Ligamo-nos a equipamentos tecnológicos que nos permitem chegar a tantos e que ao mesmo tempo exacerbam o nosso individualismo.

Mas nenhuma dessas vias trará resposta aos nossos problemas.

A mudança só é possível através da criação de redes de proximidade e de uma paz que recusa a ambição económica sem escrúpulos. De uma paz que se constrói com investimento na cooperação e na solidariedade. Pois, como diz o Papa na sua mensagem, «Caminhar juntos significa ser tecelões de unidade, partindo da nossa dignidade comum de filhos de Deus; significa caminhar lado a lado, sem pisar ou subjugar o outro, sem alimentar invejas ou hipocrisias, sem deixar que ninguém fique para trás ou se sinta excluído».

Todos temos a mesma dignidade.

É este caminho conjunto que deve aprimorar no nosso coração a vizinhança e o acolher “misericordiando”, como ensina o Papa Francisco.

Que as nossas casas, as paróquias, os movimentos, os nossos locais de trabalho e lazer sejam lugares de proximidade sem fazer aceção de pessoas (nacionais ou migrantes; ricos ou pobres; sãos ou doentes), e que o toque das nossas mãos seja o de Jesus.

Será este o antídoto para vencermos as barreiras e o mal contagioso do individualismo.

Só chegaremos ao coração de Deus Amor, fazendo caminho juntos, através da proximidade, do serviço, do colocar a toalha à cinta e lavar os pés ao próximo, a começar pelos últimos. Mesmo que o caminho seja pedregoso, e por carreiros e becos pouco recomendáveis.

Esta deve ser “a Quaresma”, o tempo privilegiado para reavaliarmos a nossa vida à luz do Evangelho que requer também uma atitude de humildade e reconhecimento de nossas próprias fraquezas e pecados, sentindo – como disse recentemente o Papa Francisco a partir do hospital – «no coração a ‘bênção’ que se esconde na fragilidade».

Por isso é um tempo de conversão sincera, onde desabrocha a misericórdia, a esperança e o compromisso com os mais necessitados.

A Quaresma carrega consigo a esperança da Páscoa, a razão do nosso ser cristãos.

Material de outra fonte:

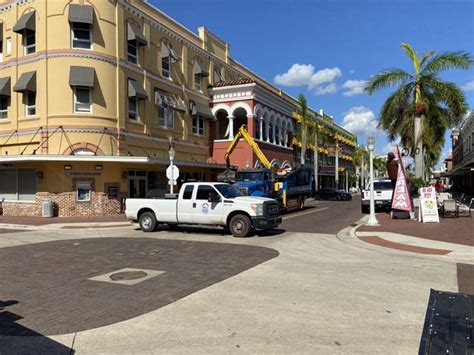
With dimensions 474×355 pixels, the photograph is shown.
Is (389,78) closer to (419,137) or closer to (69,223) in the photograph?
(419,137)

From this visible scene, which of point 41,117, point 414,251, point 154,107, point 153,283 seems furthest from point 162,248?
point 154,107

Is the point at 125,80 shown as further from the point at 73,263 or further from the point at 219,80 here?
the point at 73,263

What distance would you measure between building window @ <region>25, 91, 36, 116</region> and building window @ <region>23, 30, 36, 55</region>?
2.68m

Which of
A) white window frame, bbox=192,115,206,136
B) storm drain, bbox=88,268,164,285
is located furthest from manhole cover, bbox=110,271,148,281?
white window frame, bbox=192,115,206,136

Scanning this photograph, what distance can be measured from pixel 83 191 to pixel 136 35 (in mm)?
10160

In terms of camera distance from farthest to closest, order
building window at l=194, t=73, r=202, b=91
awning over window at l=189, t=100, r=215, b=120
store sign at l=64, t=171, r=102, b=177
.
→ building window at l=194, t=73, r=202, b=91 < awning over window at l=189, t=100, r=215, b=120 < store sign at l=64, t=171, r=102, b=177

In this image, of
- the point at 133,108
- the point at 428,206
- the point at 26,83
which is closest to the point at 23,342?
the point at 428,206

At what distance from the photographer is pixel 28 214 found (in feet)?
85.4

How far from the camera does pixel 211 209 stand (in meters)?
16.0

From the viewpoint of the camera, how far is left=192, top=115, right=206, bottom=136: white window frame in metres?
36.2

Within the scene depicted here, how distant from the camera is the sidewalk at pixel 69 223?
67.0 feet

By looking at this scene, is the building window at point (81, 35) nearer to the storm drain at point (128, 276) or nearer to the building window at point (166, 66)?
the building window at point (166, 66)

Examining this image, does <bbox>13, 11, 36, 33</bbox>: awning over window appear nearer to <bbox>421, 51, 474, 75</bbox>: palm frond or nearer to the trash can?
the trash can

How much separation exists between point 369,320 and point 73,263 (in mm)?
7312
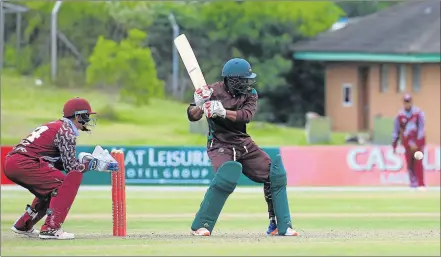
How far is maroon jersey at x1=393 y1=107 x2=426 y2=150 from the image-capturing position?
959 inches

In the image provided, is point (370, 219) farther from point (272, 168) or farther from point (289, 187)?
point (289, 187)

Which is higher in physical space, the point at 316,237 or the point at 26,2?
the point at 26,2

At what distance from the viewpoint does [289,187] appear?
1028 inches

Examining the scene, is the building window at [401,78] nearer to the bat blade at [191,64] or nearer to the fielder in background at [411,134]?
the fielder in background at [411,134]

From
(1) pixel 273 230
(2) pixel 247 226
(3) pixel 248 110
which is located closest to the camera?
(3) pixel 248 110

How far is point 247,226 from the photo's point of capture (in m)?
16.7

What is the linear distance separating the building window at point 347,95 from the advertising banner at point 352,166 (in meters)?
16.6

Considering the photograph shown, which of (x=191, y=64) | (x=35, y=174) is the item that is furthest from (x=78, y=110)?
(x=191, y=64)

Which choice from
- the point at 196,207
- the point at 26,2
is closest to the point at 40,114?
the point at 26,2

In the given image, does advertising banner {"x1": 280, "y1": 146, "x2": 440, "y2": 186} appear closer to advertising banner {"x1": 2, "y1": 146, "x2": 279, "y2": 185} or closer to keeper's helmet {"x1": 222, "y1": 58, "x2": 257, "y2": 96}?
advertising banner {"x1": 2, "y1": 146, "x2": 279, "y2": 185}

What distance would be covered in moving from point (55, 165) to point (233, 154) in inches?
72.8

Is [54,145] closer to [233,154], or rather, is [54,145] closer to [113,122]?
[233,154]

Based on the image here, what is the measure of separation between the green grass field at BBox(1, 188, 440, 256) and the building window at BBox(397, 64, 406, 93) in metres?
16.3

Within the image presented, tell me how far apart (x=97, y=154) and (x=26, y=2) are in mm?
28232
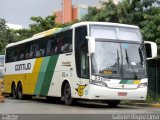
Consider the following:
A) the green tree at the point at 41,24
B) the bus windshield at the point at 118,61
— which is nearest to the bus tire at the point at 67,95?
the bus windshield at the point at 118,61

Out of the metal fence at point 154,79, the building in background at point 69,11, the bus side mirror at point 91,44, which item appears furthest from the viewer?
the building in background at point 69,11

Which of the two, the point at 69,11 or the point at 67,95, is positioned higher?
the point at 69,11

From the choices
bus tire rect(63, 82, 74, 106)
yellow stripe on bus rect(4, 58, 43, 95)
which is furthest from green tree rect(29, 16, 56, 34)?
bus tire rect(63, 82, 74, 106)

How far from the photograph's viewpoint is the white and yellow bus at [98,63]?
1817 cm

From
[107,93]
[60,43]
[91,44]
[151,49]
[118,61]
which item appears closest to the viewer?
[91,44]

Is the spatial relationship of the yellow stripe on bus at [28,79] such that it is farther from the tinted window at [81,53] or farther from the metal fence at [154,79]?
the metal fence at [154,79]

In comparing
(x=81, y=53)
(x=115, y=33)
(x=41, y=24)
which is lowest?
(x=81, y=53)

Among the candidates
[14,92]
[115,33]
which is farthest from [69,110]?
[14,92]

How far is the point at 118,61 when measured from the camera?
730 inches

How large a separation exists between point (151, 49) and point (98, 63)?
2895 mm

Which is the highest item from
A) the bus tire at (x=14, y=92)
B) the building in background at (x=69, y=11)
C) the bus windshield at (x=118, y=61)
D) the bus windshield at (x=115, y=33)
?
the building in background at (x=69, y=11)

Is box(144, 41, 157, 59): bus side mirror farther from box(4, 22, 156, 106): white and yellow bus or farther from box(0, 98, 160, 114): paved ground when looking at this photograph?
box(0, 98, 160, 114): paved ground

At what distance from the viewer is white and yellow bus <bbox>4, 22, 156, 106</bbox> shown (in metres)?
18.2

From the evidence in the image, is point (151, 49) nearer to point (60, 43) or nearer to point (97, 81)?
point (97, 81)
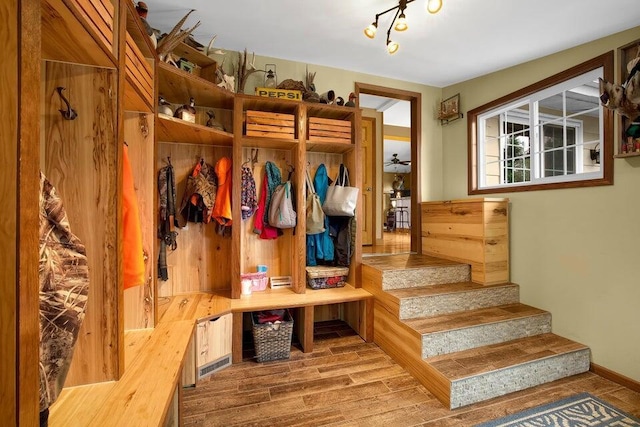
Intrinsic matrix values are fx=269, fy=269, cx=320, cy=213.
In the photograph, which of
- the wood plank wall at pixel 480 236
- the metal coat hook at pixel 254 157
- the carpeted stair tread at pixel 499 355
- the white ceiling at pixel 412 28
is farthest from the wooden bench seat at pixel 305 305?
the white ceiling at pixel 412 28

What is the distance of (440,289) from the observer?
2359mm

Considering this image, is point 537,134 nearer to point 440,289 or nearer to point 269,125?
point 440,289

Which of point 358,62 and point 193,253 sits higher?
point 358,62

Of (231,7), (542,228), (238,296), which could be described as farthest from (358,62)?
(238,296)

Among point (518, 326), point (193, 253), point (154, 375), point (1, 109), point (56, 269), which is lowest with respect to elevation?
point (518, 326)

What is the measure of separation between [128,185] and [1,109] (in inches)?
32.7

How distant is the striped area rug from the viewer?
5.00 ft

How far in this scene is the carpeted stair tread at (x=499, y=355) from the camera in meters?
1.74

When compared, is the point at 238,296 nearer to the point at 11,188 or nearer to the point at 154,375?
the point at 154,375

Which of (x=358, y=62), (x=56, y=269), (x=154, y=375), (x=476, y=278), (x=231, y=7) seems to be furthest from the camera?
(x=358, y=62)

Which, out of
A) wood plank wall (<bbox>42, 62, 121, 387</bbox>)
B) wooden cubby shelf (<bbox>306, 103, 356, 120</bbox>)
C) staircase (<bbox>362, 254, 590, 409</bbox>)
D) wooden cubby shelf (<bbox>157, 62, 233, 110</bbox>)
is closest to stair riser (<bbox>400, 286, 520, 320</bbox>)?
staircase (<bbox>362, 254, 590, 409</bbox>)

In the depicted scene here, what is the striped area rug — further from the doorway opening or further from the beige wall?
the doorway opening

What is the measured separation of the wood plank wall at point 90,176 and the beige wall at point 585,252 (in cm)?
304

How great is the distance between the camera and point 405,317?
2.15 m
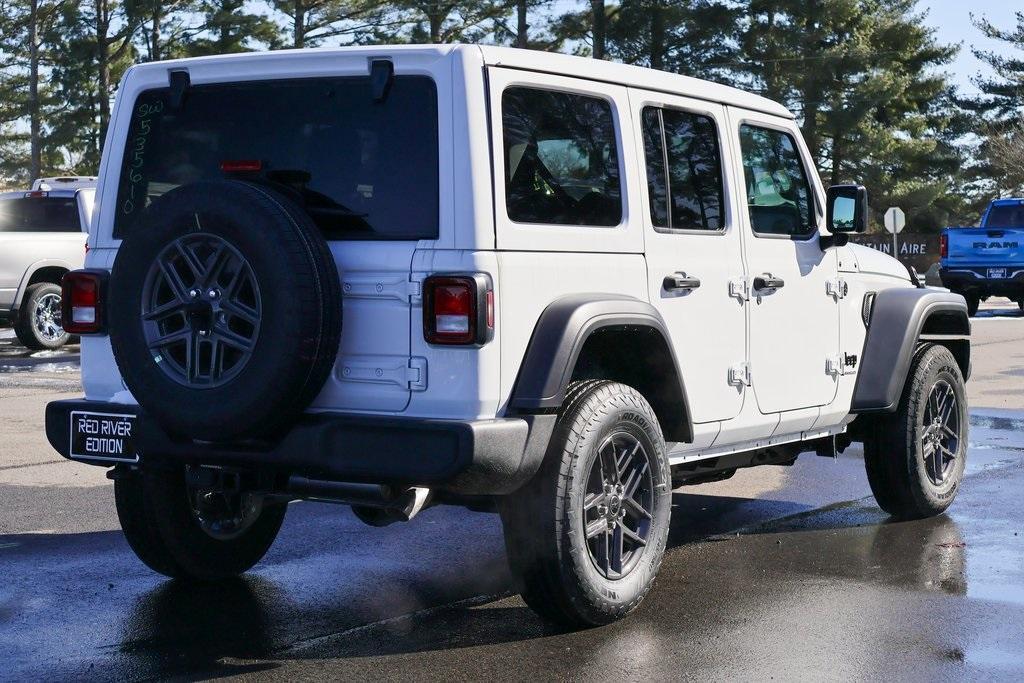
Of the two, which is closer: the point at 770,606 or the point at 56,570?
the point at 770,606

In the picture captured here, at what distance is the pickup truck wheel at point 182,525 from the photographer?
557 centimetres

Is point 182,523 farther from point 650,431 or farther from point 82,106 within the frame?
point 82,106

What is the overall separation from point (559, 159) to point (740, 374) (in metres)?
1.37

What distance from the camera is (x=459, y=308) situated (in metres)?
4.57

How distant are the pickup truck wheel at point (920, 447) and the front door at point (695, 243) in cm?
142

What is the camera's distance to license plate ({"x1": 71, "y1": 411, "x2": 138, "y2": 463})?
5.03 meters

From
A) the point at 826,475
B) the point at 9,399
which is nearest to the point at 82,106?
the point at 9,399

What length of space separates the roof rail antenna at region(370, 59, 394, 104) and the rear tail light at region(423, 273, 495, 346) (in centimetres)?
67

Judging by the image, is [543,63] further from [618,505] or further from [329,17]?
[329,17]

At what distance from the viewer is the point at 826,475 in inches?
340

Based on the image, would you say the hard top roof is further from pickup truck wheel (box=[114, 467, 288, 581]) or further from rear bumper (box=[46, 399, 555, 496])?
pickup truck wheel (box=[114, 467, 288, 581])

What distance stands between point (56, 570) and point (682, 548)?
2.66m

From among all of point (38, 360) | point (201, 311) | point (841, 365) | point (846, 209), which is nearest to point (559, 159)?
point (201, 311)

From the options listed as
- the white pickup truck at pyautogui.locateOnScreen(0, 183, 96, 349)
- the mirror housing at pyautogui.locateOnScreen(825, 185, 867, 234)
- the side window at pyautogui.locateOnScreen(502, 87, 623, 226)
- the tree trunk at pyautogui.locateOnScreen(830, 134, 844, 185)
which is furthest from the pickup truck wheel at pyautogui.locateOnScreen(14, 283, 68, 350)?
the tree trunk at pyautogui.locateOnScreen(830, 134, 844, 185)
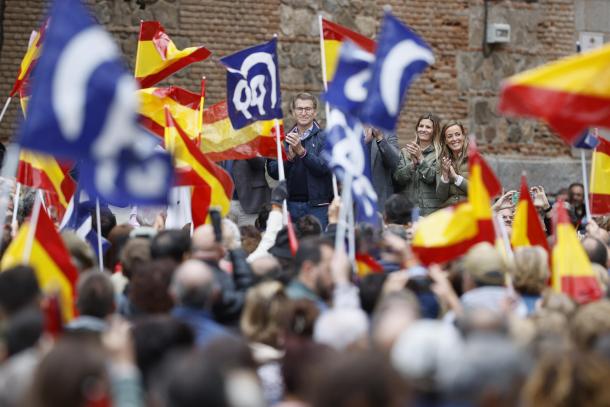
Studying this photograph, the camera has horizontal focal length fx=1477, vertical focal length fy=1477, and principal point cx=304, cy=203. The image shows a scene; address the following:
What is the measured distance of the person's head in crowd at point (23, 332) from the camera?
6527mm

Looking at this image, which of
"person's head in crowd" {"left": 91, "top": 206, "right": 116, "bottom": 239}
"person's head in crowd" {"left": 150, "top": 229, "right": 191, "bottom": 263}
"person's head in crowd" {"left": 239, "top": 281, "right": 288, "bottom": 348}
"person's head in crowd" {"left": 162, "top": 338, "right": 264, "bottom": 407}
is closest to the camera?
"person's head in crowd" {"left": 162, "top": 338, "right": 264, "bottom": 407}

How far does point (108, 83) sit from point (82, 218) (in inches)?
128

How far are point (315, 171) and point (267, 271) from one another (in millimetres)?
3871

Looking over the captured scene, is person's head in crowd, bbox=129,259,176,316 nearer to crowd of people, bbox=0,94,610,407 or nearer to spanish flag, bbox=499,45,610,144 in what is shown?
crowd of people, bbox=0,94,610,407

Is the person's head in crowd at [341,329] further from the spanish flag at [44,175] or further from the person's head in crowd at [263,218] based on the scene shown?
the person's head in crowd at [263,218]

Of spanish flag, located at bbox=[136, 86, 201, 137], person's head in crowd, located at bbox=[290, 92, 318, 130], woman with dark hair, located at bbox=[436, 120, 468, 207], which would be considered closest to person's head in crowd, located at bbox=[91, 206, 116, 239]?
spanish flag, located at bbox=[136, 86, 201, 137]

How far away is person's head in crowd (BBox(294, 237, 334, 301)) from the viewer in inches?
316

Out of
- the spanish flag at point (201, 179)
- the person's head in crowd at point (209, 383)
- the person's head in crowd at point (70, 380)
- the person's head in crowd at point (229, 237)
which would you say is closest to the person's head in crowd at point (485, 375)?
the person's head in crowd at point (209, 383)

Apesar de um céu cinzento, podemos almejar um arco-íris de paz, de solidariedade e fraternidade. Arrisquemos a proximidade como caminho de esperança.

Nesta Quaresma, façamos do caminhar estímulo para ousarmos construir um mundo diferente;

Nesta Quaresma, façamos do caminhar juntos, como comunidade cristã e como comunidade humana, critério para aferir a nossa fidelidade ao projeto de Deus para a humanidade;

Nesta Quaresma, façamos do caminhar juntos na esperança testemunho do nosso compromisso com a promoção da justiça e da paz como impulso da novidade da ressurreição.